From: Martin D Kealey
Subject: Re: $(( )): binary/unary VAR/NUM inconsistency
Date: Sat, 9 Jul 2022 13:06:12 +1000

On Sat, 9 Jul 2022, 02:08 Chet Ramey, <chet.ramey@case.edu> wrote:

> On 7/8/22 11:03 AM, Steffen Nurpmeso wrote:
> > So you seem to use your own itoa, and here is (another) bash bug.
> Yeah, that's where stricter integer constant parsing would flag an error.
> It's just an extension; bash handles everything POSIX says it should
> handle. It might be worth catching that case, but, then again, nobody has
> ever reported it before now.
> > I think the POSIX people were talking about this; Eric Blake?
> > In this hindsight bash should bail with syntax error due to 0x:

I would urge extreme caution in removing functionality like this.
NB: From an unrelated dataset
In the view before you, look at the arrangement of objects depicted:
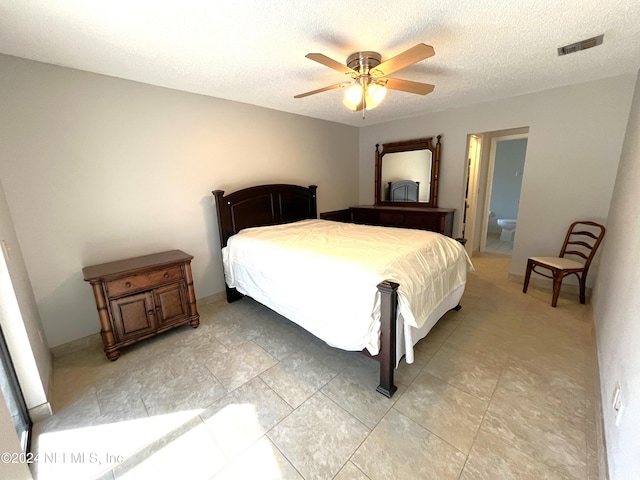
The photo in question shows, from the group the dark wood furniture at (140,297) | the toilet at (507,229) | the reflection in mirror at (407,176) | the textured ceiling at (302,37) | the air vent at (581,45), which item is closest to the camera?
the textured ceiling at (302,37)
I've had
the nightmare of finding that Bash removed functionality that I relied on,
because a group collectively lacked the imagination to see how it might be
used in ways that were neither bugs nor impediments to maintenance.

Some might think that changing the expression parser so that a bare "0x" is
rejected would be harmless at worst, and helpful against writing bugs. They
would be wrong. Writing "0x$var" is an established if uncommon idiom that
currently exhibits the same "empty is zero" behaviour as we get when
writing "var" without a radix prefix.

But my real point is that I shouldn't have to come here and make that
point; rather, avoiding breaking changes, even "in the name of making
scripts less buggy", should be the standing policy.
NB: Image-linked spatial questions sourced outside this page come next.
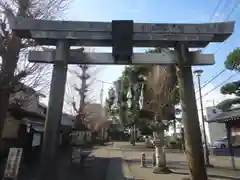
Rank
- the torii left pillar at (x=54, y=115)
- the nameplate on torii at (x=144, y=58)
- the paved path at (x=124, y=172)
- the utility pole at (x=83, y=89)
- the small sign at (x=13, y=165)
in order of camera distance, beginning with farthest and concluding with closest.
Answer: the utility pole at (x=83, y=89)
the paved path at (x=124, y=172)
the small sign at (x=13, y=165)
the nameplate on torii at (x=144, y=58)
the torii left pillar at (x=54, y=115)

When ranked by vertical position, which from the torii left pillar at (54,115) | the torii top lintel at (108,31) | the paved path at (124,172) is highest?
the torii top lintel at (108,31)

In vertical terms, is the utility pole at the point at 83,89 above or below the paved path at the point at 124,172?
above

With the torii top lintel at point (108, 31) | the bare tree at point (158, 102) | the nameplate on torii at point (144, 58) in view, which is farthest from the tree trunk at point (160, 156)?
the torii top lintel at point (108, 31)

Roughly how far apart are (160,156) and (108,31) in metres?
9.25

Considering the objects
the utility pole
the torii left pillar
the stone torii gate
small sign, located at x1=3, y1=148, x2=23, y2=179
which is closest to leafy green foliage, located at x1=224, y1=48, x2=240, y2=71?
the stone torii gate

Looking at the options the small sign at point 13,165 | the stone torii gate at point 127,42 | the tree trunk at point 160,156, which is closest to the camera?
the stone torii gate at point 127,42

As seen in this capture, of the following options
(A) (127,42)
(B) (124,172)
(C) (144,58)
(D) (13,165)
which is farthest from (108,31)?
(B) (124,172)

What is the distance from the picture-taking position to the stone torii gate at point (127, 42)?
6414 millimetres

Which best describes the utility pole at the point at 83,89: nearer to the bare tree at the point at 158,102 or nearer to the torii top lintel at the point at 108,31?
the bare tree at the point at 158,102

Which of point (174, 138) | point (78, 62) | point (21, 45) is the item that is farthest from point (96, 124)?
point (78, 62)

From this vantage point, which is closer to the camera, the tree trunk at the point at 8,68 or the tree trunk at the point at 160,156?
the tree trunk at the point at 8,68

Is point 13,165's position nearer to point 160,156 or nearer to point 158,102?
point 160,156

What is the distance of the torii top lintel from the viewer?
6566 millimetres

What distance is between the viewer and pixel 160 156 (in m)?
13.5
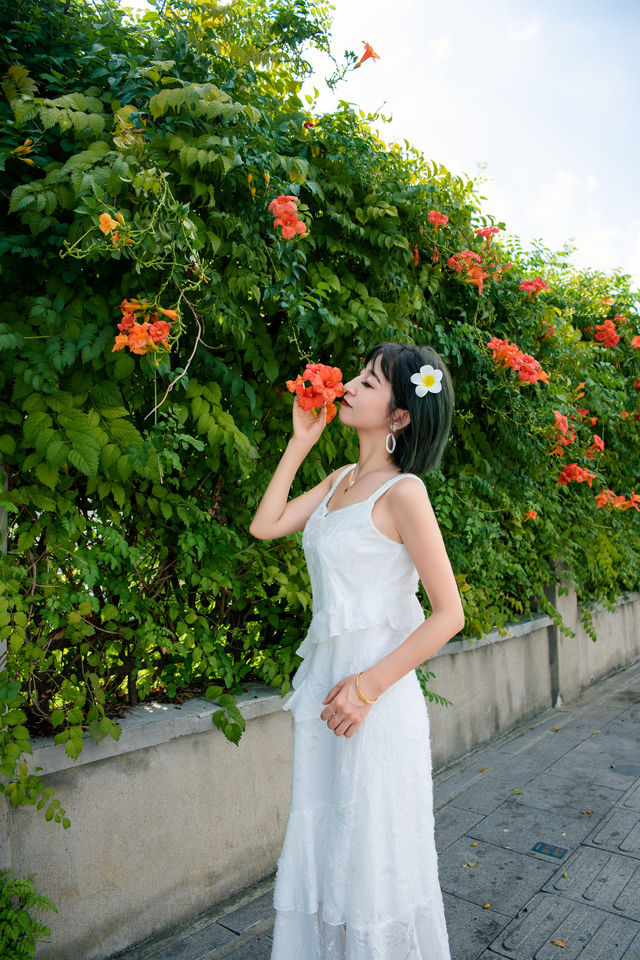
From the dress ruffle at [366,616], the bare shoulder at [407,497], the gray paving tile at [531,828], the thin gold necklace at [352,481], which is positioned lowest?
the gray paving tile at [531,828]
PS: For those who wonder what change I'm referring to…

The change to "break" and "continue" so that they would refuse to act on a
loop outside the current function being a case in point. Apparently
"nobody" could see how the previous behaviour might be useful, other than
"to write bugs", and "everyone" thought that all possible uses must
necessarily be inadvertent bugs, and so the feature was removed.
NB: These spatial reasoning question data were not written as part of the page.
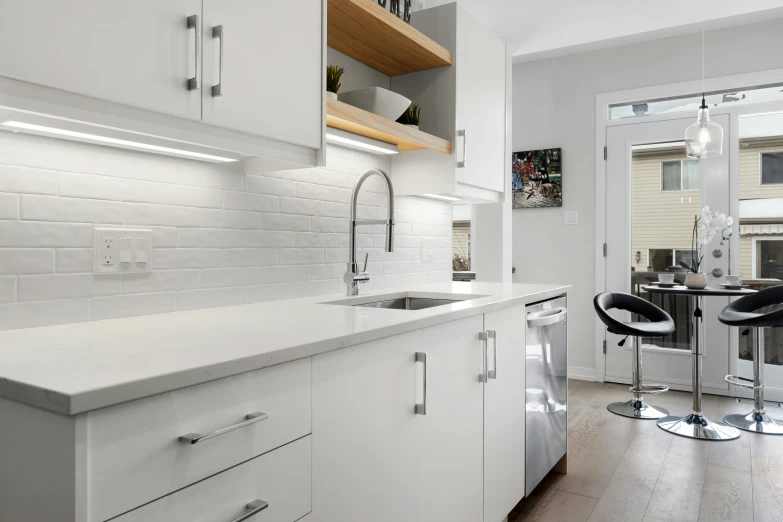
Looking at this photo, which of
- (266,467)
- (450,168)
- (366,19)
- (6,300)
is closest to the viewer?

But that change broke all my my "break_when_xxx" functions, and with them
my tab completion function for "ip", which of necessity comprises a fairly
complex stateful parser. In particular, its core is a case statement with
hundreds of cases and they all need the same conditional break when
reaching the word being expanded, so it made sense to encapsulate that in a
well-named function.

And I didn't find out until my OS updated its version of Bash several years
after that change to Bash itself, by which time it was way too late to
unwind the change to Bash and I had to rewrite large swathes of code to
cope with the installed base of Bash.